The most important thing is to have a break option. It sounds like you have parents that can help. That's huge. I've had babysitters, but my favorite back up is the gym. Find a YMCA or gym with child care. This serves as a reliable lifeline when you need to think, get business done, sometimes just read or eat junk food. But the gym presence means greater pressure to exercise- something important for good mental and physical health. This would be worthwhile even with your parents available.

Look into parent's night out options all over town. Good places to check include YMCA, gyms, gaming stores, churches, schools, kid related centers.

 

Pare down the household. Less stuff means less to clean. If you have storage room just box up a bunch of stuff and rotate what you keep in the house as useable.

 

Stock up on healthy quick meal options. If you get healthier food you won't feel as guilty about the frequency of instant meal use. I love Trader Joes. Also teach the kids to cook and to store meals. My older two frequently help. That also helps cut down complaints about dinner. Keep paper/plastic place settings on hand.

I'm an introvert so the social part is the hardest for me and I tend not to accept help. The reality is that a lot of people struggle. Take what help you have from friends and family, but try to keep the interactions positive as much as possible, especially since this may be long term.

 

On the personal side, be gentle with yourself. When things seem most dire, go find some humor. Read funny things, watch comedies. I can't stress enough how much laughter is a mood shifter. Don't feel guilty about feeling good. If you won't do it for yourself, find happiness for your kids' sake. It can impact your physical health. Of course I don't know the back story, but I'm having trouble wrapping my head around your dh's desire to totally cut contact with his kids. Is this a self sacrifice thing or selfish thing? Regardless, please put your kids first, which means taking care of the mom who has to protect and care for them. If dad abandons them, they'll need you more than ever.

**What to produce**
List every kind of place the parenting advice suggests checking for parent's night out options. The records that follow aren't needed for anything here.

**Information supplied**
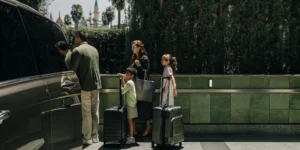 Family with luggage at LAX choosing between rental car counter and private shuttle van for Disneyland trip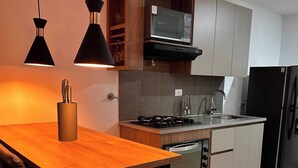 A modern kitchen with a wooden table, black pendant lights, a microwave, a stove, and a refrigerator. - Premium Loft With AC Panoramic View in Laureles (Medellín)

---

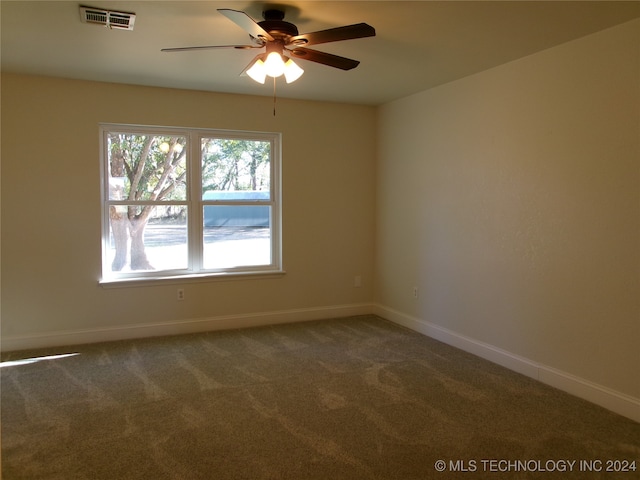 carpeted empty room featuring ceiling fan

* * *

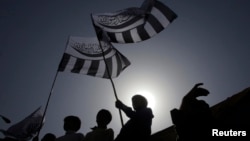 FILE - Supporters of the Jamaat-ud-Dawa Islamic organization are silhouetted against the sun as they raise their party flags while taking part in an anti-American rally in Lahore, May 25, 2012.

**Expected answer**
YMCA, gyms, gaming stores, churches, schools, kid related centers